Das Absurde als Werkzeug

Jede beliebige Straßenecke, sagt Camus. Nicht das Labor, nicht das Theater, nicht der große Auftritt – der ganz normale Gehweg reicht schon. Genau darin liegt die Provokation: Das Absurde braucht keine Bühne. Es wartet einfach.

Das Absurde – kein Klamauk, kein Nonsens. Bei Camus ist es leiser, tiefer: der Moment, in dem der Mensch nach einem “Warum” fragt und die Welt einfach schweigt. Wir wollen Sinn, Ordnung, eine Geschichte, die aufgeht. Die Welt liefert keine. Und genau in diesem Riss, zwischen unserer Sehnsucht nach Bedeutung und dem stummen Universum, wohnt das Absurde – nicht hier, nicht dort, sondern genau dazwischen.

Was, wenn man diesen Gedanken nicht als Bedrohung liest, sondern als Einladung? Dann wird das Absurde zum Gestaltungsmittel – zu einer Kraft, die Gewohntes aufbricht, bevor man selbst merkt, dass man in Routinen erstarrt ist. Kein Bauplan, kein Ziel, keine Erklärung, die alles zurechtbiegt.
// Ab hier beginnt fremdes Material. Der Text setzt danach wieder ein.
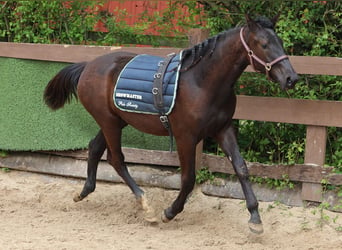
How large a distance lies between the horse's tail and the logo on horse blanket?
28.5 inches

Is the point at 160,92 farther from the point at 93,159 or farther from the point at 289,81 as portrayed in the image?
the point at 93,159

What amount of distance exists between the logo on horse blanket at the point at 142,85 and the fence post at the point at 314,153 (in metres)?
1.46

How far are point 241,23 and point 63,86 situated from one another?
6.37ft

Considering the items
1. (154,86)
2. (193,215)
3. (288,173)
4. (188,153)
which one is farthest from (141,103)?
(288,173)

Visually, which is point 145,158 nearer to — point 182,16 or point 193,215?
point 193,215

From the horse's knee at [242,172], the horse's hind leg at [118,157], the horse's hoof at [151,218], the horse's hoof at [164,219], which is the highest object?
the horse's knee at [242,172]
Nur der Riss im Alltag, durch den plötzlich Licht fällt.

Vielleicht ist genau das der kreative Kern: nicht das Absurde bekämpfen, sondern mit ihm arbeiten. Es an der nächsten Straßenecke erwarten, statt ihm auszuweichen. Und sich zu fragen – was entsteht, wenn man dem Unberechenbaren für einen Moment die Regie überlässt?

Das Absurde im Zen – ein anderes Echo, fast ein Gegenentwurf. Camus lässt die Spannung stehen: Mensch fragt, Welt schweigt, und genau darin liegt die Zumutung. Zen, jene aus dem Buddhismus stammende Praxis der Meditation und des Innehaltens, kennt das Absurde auch – feiert es aber fast. Der Koan – jene rätselhaften Zen-Sätze wie “Wie klingt das Klatschen einer Hand?” – ist absurd mit Absicht. Nicht um zu verwirren, sondern um den Verstand so lange zu drehen, bis er aufgibt zu erklären.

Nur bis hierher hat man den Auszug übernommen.